Deftones- Diamond eyes

Warner
VÖ: 30.04.2010

Unsere Bewertung: 8/10

Eure Ø-Bewertung: 7/10

Zeugen der Anklage

Während des ersten Hördurchlaufs von "Diamond eyes" keimen viele Fragen auf: Sind die Deftones zu einer beliebigen formatradiotauglichen Nu-Metal-Kapelle verkommen, die es mit kommerziell kalkulierten, seicht-melodiösen Mitsing-Refrains noch einmal wissen will? Klemmte die "Loudness war"-Taste am Mischpult von Produzent Nick Raskulinecz? War die Entscheidung der Band berechtigt, ein komplett fertiges Album mit dem Arbeitstitel "Eros" in der Schublade verschwinden zu lassen, um dann mit "Diamond eyes" ein komplett neues einzuspielen?

Obwohl die gleichnamige Single, die den Opener des Albums bildet, zumindest in bester Deftones-Manier zermürbend, wenn nicht gar etwas langweilig ist; obwohl Raskulinecz ein Faible für extreme Lautheit und satte Produktion hat; und gerade weil Bassist Chi Cheng aufgrund eines schweren Autounfalls noch immer das Krankenbett hüten muss und die Band ohne ihn nicht ihre gemeinsam geschriebenen neuen Songs spielten wollte, lässt sich feststellen: "Diamond eyes" ist trotz all der nur vordergründig falschen Entscheidungen ein vielschichtiges, tiefgehendes Album geworden.

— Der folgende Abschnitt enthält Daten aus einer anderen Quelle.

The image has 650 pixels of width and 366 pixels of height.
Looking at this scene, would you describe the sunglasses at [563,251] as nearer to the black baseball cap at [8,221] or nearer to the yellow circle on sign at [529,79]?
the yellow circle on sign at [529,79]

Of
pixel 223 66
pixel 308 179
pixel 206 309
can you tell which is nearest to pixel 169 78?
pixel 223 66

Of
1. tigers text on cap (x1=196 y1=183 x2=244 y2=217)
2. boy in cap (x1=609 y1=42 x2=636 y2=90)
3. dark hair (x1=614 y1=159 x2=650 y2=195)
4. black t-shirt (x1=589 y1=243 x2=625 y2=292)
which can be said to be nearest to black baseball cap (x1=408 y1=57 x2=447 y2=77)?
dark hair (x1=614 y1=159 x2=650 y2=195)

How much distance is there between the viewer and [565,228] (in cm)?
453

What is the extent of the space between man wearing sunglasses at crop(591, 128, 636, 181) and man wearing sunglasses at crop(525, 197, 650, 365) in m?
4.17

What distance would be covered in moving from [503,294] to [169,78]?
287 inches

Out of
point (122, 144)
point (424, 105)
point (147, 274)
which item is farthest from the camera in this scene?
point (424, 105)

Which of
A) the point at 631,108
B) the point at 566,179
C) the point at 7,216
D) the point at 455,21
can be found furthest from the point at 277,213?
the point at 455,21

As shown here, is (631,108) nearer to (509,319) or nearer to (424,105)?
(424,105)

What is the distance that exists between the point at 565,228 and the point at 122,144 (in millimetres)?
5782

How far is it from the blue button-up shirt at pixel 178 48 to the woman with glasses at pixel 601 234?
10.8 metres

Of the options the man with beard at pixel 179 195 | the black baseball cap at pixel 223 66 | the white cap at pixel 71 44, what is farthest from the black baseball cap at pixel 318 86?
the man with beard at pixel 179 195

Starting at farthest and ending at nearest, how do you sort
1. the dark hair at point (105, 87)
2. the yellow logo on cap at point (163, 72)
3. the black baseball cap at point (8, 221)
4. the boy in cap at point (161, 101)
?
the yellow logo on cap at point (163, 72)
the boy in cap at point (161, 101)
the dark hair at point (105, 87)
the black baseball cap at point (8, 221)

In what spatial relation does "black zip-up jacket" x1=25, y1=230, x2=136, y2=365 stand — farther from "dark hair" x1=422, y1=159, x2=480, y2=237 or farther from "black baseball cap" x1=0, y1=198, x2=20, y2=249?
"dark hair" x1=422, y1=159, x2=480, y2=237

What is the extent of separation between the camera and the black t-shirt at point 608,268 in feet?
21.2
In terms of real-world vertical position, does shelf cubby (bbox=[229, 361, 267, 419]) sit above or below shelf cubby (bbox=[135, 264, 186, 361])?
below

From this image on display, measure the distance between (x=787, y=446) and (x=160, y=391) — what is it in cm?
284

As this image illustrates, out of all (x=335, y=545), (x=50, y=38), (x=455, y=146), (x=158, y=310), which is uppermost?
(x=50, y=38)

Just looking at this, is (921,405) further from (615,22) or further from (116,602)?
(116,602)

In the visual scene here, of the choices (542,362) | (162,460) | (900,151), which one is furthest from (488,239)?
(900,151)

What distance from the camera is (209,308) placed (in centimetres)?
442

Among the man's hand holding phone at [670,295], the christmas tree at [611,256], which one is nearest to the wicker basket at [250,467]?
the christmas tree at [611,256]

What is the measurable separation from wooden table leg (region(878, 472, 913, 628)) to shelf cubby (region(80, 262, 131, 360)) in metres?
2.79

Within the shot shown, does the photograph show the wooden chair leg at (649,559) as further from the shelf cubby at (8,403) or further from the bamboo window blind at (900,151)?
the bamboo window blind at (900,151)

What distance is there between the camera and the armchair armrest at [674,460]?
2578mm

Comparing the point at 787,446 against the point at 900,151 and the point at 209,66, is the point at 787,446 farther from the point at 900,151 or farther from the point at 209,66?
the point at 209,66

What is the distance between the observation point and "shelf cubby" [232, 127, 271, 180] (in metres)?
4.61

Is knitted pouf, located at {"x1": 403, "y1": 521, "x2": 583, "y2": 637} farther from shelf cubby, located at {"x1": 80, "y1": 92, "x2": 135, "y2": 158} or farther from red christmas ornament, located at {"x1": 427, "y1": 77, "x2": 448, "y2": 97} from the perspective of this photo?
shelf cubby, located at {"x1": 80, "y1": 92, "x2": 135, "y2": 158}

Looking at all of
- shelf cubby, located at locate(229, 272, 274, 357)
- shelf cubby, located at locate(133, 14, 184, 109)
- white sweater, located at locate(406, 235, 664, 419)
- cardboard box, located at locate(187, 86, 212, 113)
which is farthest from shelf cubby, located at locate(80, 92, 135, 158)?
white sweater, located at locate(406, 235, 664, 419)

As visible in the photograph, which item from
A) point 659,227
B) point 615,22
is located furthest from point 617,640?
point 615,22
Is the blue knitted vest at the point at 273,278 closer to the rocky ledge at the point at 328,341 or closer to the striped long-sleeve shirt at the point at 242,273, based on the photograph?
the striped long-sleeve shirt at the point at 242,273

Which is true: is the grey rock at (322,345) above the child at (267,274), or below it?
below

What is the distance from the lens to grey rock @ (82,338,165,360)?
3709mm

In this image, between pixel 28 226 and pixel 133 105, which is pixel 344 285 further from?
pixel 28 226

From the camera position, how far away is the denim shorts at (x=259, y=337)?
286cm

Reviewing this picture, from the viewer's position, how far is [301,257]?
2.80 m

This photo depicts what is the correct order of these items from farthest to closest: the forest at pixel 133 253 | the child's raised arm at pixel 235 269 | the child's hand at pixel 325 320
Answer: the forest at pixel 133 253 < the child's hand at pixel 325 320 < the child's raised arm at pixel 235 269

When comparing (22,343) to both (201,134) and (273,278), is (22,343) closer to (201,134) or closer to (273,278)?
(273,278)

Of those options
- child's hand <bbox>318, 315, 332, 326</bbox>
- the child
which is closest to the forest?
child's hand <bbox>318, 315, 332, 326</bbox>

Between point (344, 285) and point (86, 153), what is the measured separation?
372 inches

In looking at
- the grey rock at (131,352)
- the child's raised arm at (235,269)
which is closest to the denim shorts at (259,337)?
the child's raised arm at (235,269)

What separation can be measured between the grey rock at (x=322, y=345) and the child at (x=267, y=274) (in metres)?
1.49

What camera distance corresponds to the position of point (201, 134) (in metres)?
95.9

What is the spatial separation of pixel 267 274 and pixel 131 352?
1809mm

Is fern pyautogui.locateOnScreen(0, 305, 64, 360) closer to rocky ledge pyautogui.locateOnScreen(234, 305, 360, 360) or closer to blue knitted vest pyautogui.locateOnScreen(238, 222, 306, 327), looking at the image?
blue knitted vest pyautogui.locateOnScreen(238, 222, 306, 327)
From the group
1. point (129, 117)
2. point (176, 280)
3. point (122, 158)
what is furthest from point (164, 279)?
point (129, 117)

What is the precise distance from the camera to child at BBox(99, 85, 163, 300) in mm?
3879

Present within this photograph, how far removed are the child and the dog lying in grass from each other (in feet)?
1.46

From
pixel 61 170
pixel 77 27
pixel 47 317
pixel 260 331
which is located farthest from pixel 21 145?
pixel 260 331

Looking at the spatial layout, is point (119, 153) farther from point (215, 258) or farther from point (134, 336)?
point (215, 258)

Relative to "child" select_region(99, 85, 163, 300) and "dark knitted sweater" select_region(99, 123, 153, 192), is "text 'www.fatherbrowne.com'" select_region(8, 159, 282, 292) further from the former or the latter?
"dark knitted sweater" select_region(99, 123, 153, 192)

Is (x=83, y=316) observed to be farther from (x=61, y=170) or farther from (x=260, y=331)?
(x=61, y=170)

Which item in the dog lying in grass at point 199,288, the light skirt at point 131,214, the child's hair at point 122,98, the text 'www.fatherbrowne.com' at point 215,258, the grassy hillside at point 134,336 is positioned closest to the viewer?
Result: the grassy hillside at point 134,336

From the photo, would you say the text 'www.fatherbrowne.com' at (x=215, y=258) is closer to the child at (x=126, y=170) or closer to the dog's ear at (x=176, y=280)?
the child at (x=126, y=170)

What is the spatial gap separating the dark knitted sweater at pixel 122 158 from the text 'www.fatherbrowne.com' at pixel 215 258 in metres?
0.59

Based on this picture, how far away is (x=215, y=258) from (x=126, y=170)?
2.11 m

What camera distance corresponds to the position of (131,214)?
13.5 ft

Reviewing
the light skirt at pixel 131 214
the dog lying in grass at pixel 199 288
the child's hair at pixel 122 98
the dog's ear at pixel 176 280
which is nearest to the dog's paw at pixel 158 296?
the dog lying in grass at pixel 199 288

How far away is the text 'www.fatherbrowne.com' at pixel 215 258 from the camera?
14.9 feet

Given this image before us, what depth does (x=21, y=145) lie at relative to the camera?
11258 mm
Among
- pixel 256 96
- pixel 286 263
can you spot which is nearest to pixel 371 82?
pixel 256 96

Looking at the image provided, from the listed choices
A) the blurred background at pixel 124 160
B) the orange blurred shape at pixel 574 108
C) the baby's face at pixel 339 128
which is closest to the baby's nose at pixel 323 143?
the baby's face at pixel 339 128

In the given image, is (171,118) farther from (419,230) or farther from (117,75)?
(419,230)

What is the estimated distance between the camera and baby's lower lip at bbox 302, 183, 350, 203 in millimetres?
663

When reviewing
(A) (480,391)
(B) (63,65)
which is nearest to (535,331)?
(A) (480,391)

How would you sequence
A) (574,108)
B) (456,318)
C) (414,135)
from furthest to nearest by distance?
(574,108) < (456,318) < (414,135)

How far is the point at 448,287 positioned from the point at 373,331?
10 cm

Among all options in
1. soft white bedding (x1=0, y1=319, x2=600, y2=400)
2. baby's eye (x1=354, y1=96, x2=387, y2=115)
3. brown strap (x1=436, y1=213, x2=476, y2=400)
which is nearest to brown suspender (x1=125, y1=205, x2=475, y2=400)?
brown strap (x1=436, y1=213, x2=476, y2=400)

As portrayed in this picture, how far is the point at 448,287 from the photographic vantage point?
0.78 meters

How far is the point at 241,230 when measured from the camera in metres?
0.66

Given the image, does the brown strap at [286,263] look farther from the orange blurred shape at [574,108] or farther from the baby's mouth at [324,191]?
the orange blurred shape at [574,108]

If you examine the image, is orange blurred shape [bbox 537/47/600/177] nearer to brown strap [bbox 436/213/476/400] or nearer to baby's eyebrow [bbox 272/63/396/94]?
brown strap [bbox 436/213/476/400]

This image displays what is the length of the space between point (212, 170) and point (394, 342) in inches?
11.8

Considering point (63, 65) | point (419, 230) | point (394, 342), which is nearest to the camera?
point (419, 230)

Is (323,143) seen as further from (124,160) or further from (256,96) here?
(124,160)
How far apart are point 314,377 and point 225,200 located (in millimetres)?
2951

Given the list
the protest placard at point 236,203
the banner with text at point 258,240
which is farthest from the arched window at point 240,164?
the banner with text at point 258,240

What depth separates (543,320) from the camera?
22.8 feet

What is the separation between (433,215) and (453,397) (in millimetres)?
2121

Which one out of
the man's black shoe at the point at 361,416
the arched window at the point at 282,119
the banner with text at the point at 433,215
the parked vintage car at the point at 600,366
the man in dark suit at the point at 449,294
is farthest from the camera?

Eines, das den Deftones-Kosmos zwar nicht erweitert, innerhalb dessen die Band ihren Stil aber weiter perfektioniert.

Druckvoll bis schnell gespielte, shoutinggezeichnete Songs wie "Royal" und "CMND/CTRL" bilden das eine Extrem, glanzvolle Balladen wie "Sextape" und "976 evil" das andere. Dazwischen lockern lässig treibende Nummern wie "Prince" und "This place is death" das Geschehen auf. Nicht nur beim Sadomaso-Song "Rocket skates", der sich geradezu im Schlagzeugbad suhlt, sollten Eltern auf die Ohren ihrer Kinder achten. Die Vielseitigkeit von "Diamond eyes" zeigt sich bei dem zwischen Soundscapes und bassigem Groove oszillierenden "You've seen the butcher" und dem kryptischen "Beauty school", das in seinem Arrangement delayversetzter Gitarrenbögen an "Hole in the earth" erinnert. Hier nehmen Deftones Ihr Soundrepertoire derart fragmentarisch auseinander und setzen es neu zusammen, dass der Hörer sich mehr davon wünscht.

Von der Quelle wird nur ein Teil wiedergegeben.